‘What precisely is the cargo?’ queried John. ‘Is it dry-store goods—organs, pianos, and such like commodities?’
‘Ay, that’s about what it is—all the sort o’ fixin’s that make a harmonious home for the retired commercial gent—organs, melodeons, brick-a-bacs, articles of virtoo and amusement combined; and a fine variety of wood goods besides. Waal, if you’re for a deal you must be sharp about it, for I’ve to fix up with Mr. Coody by ten o’clock this mornin’, and I leave again this afternoon, havin’ just signed a fresh charter party for a cargo of fireclay bricks. So name your figure, plank down the cash, and I’m ready to deal.’
‘Well, what did Mr. Coody offer you?’ asked John pertinently.
‘Three hundred pounds in bank notes,’ replied the skipper; ‘but I’ll take £400 to clear; and dirt cheap, too, when you think o’ what a nest o’ nightingales your fam’ly and friends will be at ten dollars a head.’
‘Thank you,’ said John, as he moved away; ‘I’ll just go round and have a talk with my friend, and will let you know the result before ten o’clock.’
‘Right,’ replied the captain, cutting himself a fresh plug of tobacco; ‘£400 down, coin o’ the realm, before ten, mind ye, and your friend’s set up for life with a “house beautiful” that Solomon in all his glory and Mrs. Sheba couldn’t have fixed up better between them.’
‘What a curious, profane, hard-featured set of men these Americans are!’ thought John, as he stepped briskly away in the direction of his senior partner’s house. ‘Why, the mind of that skipper is exactly of the same temper as Bill’s; his features are as irregular, even his voice has the same twanging, nasal habit. However, he means business evidently, and I think I can persuade Mr. William to buy up his cargo, which will put, I imagine, a pretty stiff spoke in Bill’s wheel.’
Within a quarter of an hour John was on Mr. William’s doorstep, and ten minutes afterwards was explaining the strategical position to the senior partner in his dressing-gown. ‘Certainly, John,’ said Mr. William slowly, after listening attentively to John’s recital; ‘we couldn’t possibly have Coody on our Board; it wouldn’t do at all. Why, he’s a mere adventurer, and his method of under-cutting, “busting” people up, etc., would bring discredit upon our firm and have a bad effect upon our business. No, it’s quite evident, John, as you say, that we can’t square him—as to how far he means business, I don’t know. I incline to think he is bluffing us; but there isn’t time to find out how much he has up his sleeve; and if we buy up this cargo we trump his ace, you think, and can make a profit out of it ourselves at the stores after? Well, I daresay you’re right, John; and, after all, £400 won’t ruin us. We buy his cargo, and as he can’t “bear” the shares, he’ll be like a chained dog showing his teeth, but doing no damage. Yes, I think it is an excellent idea, John,’ Mr. William said in conclusion, ‘and if you’ll wait one minute I’ll give you the cheque for £400.’
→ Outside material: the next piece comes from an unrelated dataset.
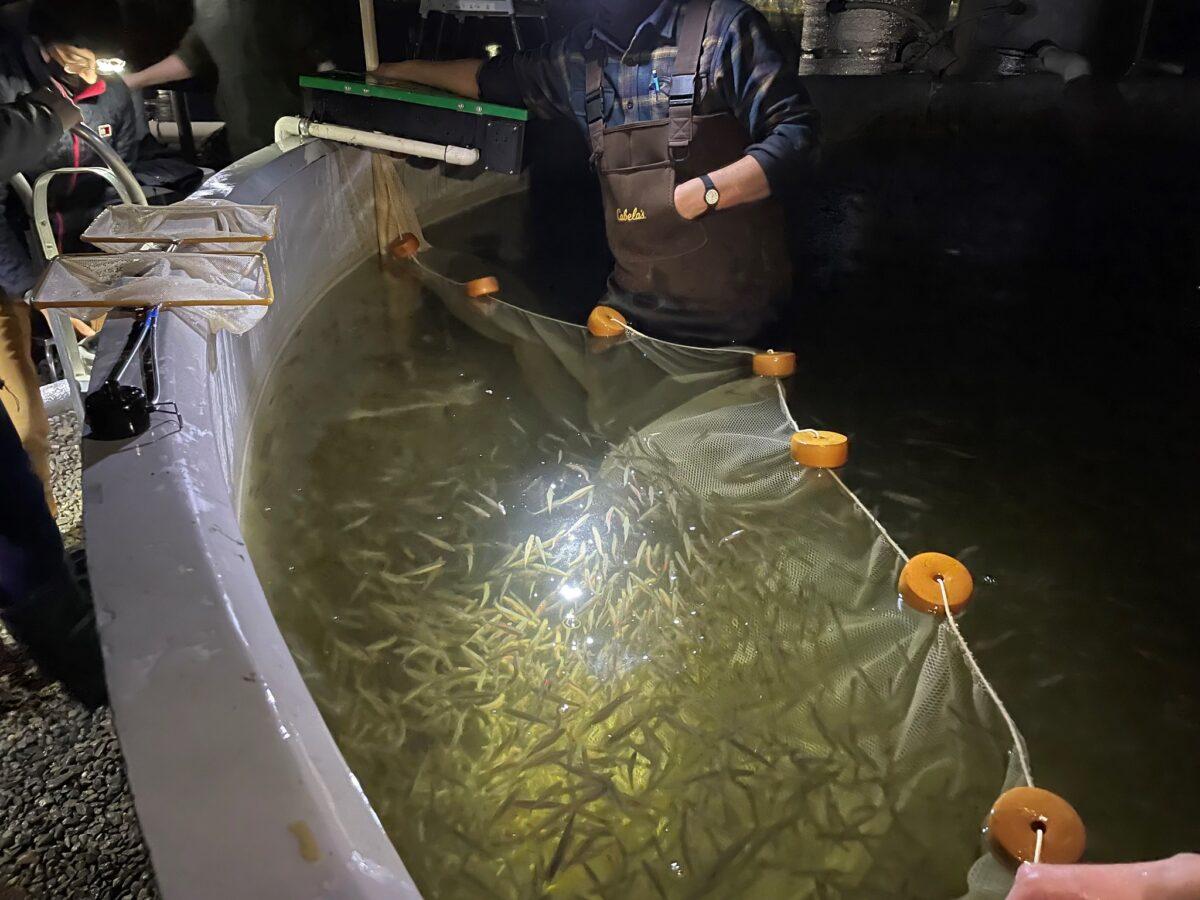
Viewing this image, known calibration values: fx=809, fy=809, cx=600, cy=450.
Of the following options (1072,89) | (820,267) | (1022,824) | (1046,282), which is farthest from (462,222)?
(1022,824)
By ten o’clock that morning John had completed his defences; the cargo was bought; he held an indemnity against any claims from the skipper and owners of the goods in question; he had made an inquiry at the Old Bank, and now was sitting down at the office to write a short note marked ‘private’ to Bill, to tell him it was to be ‘war to the knife.’
‘And I may tell thee, Bill, that thee had better give in with a good grace; for, in the first place, thee cannot sell the shares below par—vide the Articles of Association, paragraph 10—and, in the second, we have bought up thy cargo; and, finally, I feel assured that stores managed on thy suggested lines would never bring a blessing with them. Thou saidst it was to be “war to the knife,” but we hope thee will think better of it, for thy sake more than for our own,’ and with a friendly warning John finished his letter, and despatched it by hand to ‘William Coody, Esq.’